Narcissus Poeticus . . . Poet's Daffodil

The big news from our yard this past week has been that all of the daffodils have come into bloom. I love the pink daffodils especially, because they seem so rare to me. But the flower in this photo just may be my favorite of them all: Narcissus poeticus, the poet's daffodil.

The blooms make me think of dogwood. I think it's the color and shapes of the petals that remind me. The petals of the poet's daffodil are white and very thin and delicate looking; interestingly shaped, a bit bendy in unexpected spots.

At the heart of the bloom is an eye of fire: bands of yellow and green surrounded by red. That is what gives this flower one of its alternative names: pheasant's eye. I like that name too, but I can't speak to how well it resembles a pheasant's eye, exactly, because it's been years since I've encountered a pheasant in real life.

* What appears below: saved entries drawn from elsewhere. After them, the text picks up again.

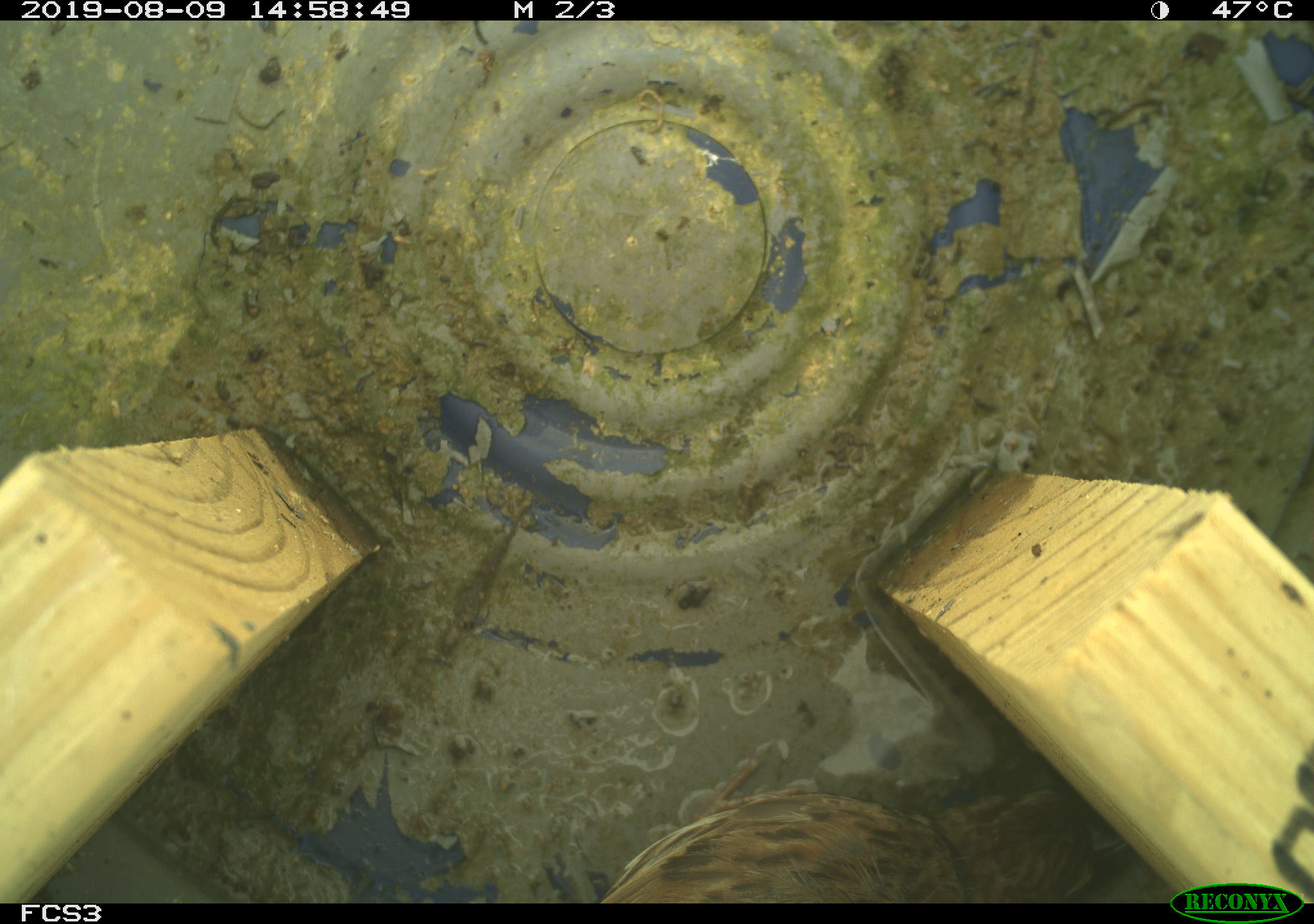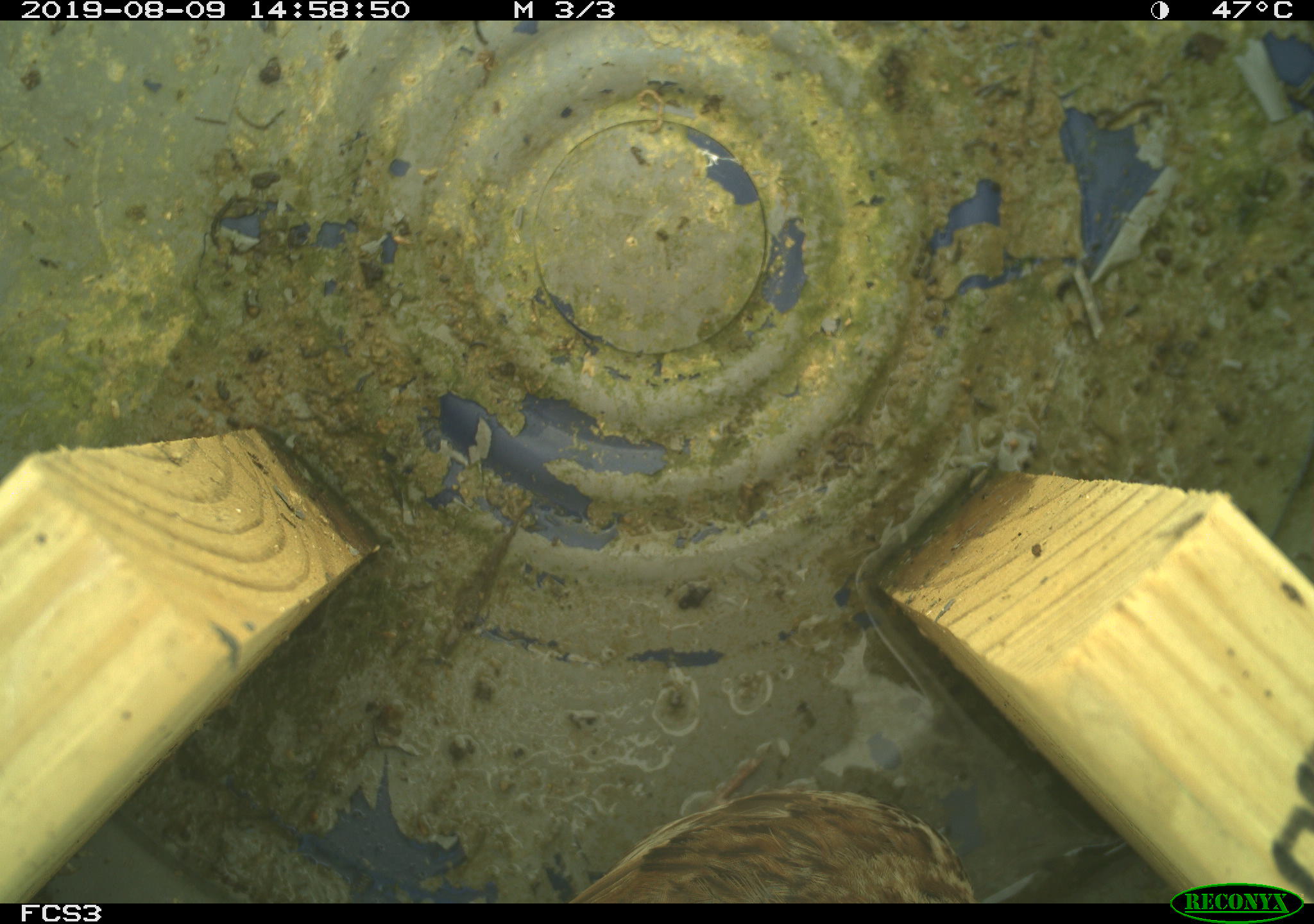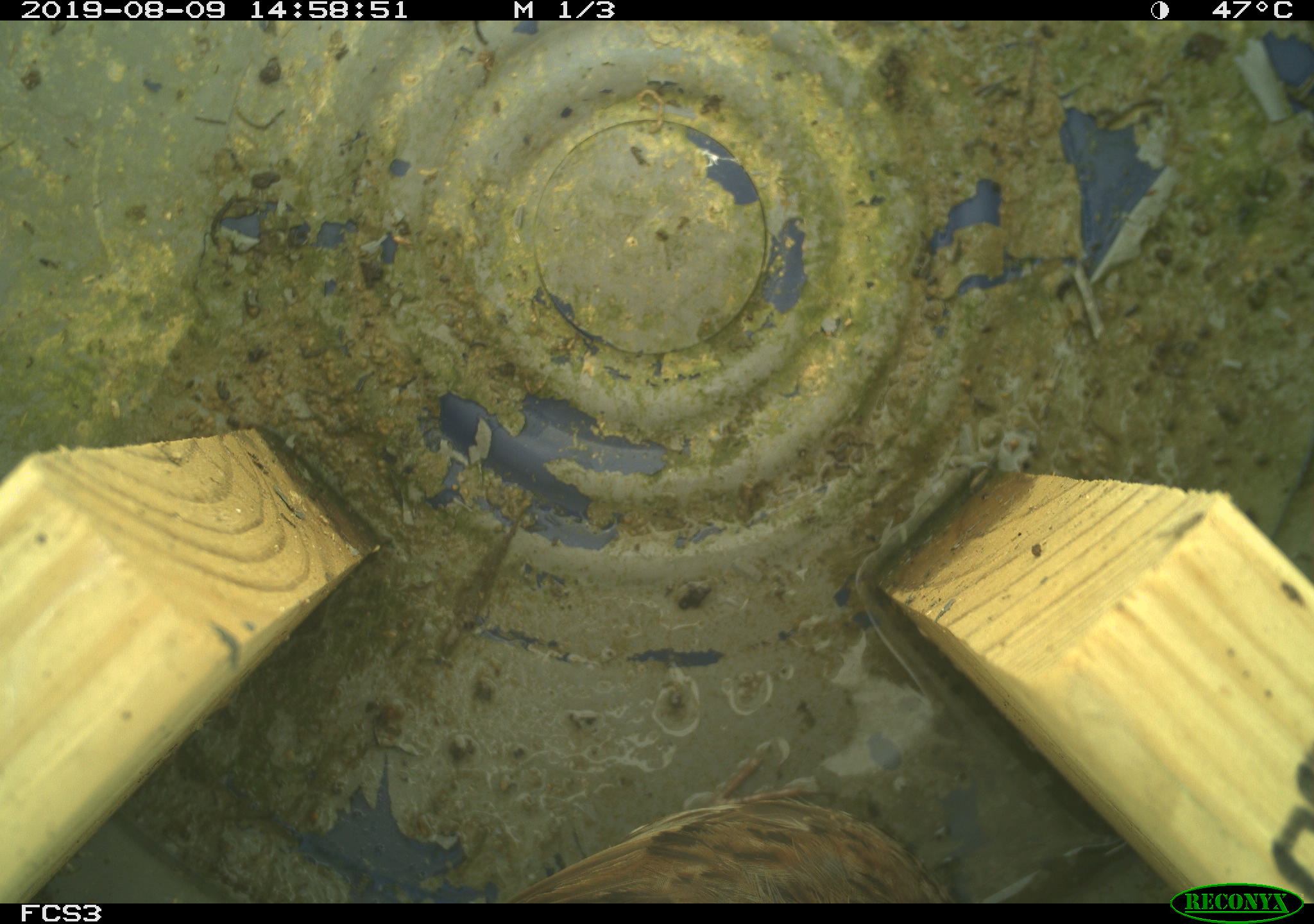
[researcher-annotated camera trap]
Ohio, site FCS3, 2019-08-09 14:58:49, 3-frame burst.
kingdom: Animalia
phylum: Chordata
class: Aves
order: Passeriformes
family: Passerellidae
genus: Melospiza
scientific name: Melospiza melodia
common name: song sparrow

Narcissus poeticus is one of the very oldest varieties of daffodil ever cultivated by human beings. There is something I like about that too: a sense of history.

My own history with these blooms goes back only about a dozen years, when I planted them all around the back of Gremlin's Meadow. I do nothing to them or for them, except to love them and photograph them.

And every year, they keep coming up without any help from me at all. There they stand like white sentinels in the back of the meadow: silent as ghosts, beautiful as angels with eyes of fire.

The soundtrack: Tori Amos, Silent All These Years.